- **Data listing**:
=======
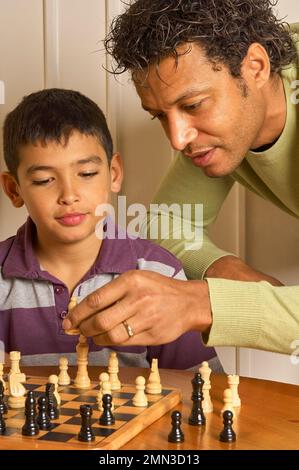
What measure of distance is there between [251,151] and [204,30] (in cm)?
39

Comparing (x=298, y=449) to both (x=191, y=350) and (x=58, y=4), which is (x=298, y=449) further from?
(x=58, y=4)

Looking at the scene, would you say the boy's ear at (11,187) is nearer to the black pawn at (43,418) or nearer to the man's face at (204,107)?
the man's face at (204,107)

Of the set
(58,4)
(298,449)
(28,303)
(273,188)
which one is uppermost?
(58,4)

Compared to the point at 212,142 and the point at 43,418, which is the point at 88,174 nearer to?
the point at 212,142

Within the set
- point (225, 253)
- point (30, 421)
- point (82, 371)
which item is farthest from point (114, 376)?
point (225, 253)

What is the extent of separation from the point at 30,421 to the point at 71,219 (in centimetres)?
78

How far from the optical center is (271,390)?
56.1 inches

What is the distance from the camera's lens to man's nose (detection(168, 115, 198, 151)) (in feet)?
5.64

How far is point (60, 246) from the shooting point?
1919 mm

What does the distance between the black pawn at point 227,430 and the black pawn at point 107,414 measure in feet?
0.54

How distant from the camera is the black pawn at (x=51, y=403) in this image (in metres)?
1.20

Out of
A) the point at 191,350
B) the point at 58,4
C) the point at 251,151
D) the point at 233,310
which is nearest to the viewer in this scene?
the point at 233,310

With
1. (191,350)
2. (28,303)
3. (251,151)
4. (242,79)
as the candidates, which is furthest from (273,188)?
(28,303)

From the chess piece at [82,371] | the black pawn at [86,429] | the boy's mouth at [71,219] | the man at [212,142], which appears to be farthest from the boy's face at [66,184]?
the black pawn at [86,429]
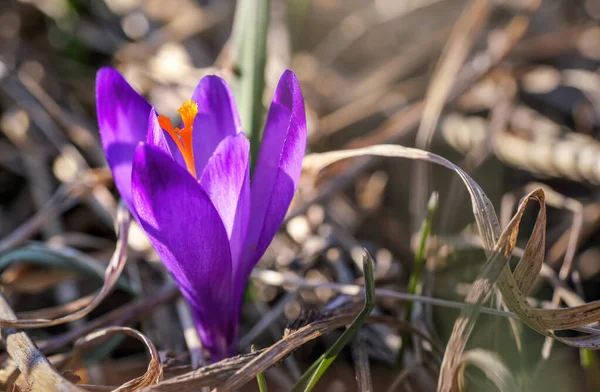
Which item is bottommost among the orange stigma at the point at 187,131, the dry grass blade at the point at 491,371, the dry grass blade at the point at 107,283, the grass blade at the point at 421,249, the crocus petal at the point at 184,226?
the dry grass blade at the point at 491,371

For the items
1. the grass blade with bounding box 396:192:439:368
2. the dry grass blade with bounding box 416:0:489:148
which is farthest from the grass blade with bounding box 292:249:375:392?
the dry grass blade with bounding box 416:0:489:148

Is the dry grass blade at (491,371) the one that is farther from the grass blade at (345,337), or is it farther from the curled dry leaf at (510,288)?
the grass blade at (345,337)

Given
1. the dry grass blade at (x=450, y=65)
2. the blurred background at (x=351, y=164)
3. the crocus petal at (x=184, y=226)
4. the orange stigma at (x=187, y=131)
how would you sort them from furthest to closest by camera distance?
1. the dry grass blade at (x=450, y=65)
2. the blurred background at (x=351, y=164)
3. the orange stigma at (x=187, y=131)
4. the crocus petal at (x=184, y=226)

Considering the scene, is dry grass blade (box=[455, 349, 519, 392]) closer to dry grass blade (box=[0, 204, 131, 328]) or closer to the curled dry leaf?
the curled dry leaf

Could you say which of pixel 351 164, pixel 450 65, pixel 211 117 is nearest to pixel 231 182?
pixel 211 117

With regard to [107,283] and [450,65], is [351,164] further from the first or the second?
[107,283]

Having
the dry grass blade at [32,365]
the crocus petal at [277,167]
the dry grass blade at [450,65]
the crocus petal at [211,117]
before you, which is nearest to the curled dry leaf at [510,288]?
the crocus petal at [277,167]

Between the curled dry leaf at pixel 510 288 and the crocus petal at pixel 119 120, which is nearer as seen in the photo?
the curled dry leaf at pixel 510 288
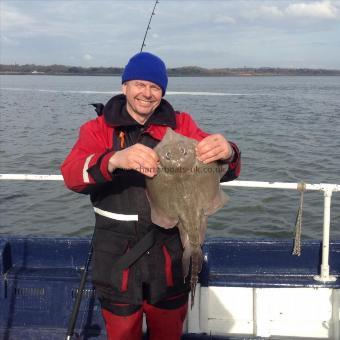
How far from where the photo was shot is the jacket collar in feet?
11.3

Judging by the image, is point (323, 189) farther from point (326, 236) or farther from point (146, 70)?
point (146, 70)

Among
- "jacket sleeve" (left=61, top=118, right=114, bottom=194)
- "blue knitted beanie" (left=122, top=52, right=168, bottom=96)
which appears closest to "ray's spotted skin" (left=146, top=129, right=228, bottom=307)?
"jacket sleeve" (left=61, top=118, right=114, bottom=194)

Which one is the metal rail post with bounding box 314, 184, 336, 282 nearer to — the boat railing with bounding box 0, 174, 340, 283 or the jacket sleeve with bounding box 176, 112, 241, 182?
the boat railing with bounding box 0, 174, 340, 283

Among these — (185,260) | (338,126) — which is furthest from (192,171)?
(338,126)

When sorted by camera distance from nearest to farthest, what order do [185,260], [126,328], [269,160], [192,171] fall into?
[192,171]
[185,260]
[126,328]
[269,160]

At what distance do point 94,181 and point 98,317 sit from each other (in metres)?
2.21

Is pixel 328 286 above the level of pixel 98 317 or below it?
above

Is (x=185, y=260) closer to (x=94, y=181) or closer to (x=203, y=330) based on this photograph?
(x=94, y=181)

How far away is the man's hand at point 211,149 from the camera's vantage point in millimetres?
3025

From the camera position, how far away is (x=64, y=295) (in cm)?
484

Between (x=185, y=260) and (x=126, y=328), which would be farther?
(x=126, y=328)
=======
- **AIM OF THE EXERCISE**: Could you pull out, word for word, the lines of the listing starting at the line that contains "When sorted by" and ending with the last line of the listing?

- **SOLVED PROBLEM**:
When sorted by camera distance from nearest to farthest, what order do [185,260], [126,328], [269,160], [192,171] fall into?
[192,171]
[185,260]
[126,328]
[269,160]

At what distance do point 94,181 and point 98,317 sit from each other (in metres)?
2.21

Is pixel 328 286 above the level of pixel 98 317 or below it?
above

Is (x=185, y=260) closer to (x=94, y=181) or closer to (x=203, y=330) based on this photograph?
(x=94, y=181)

How far away is the man's hand at point 211,149 from the camera's vantage point in millimetres?
3025

From the camera position, how far away is (x=64, y=295) (in cm)?
484

Between (x=185, y=260) and (x=126, y=328), which would be farther?
(x=126, y=328)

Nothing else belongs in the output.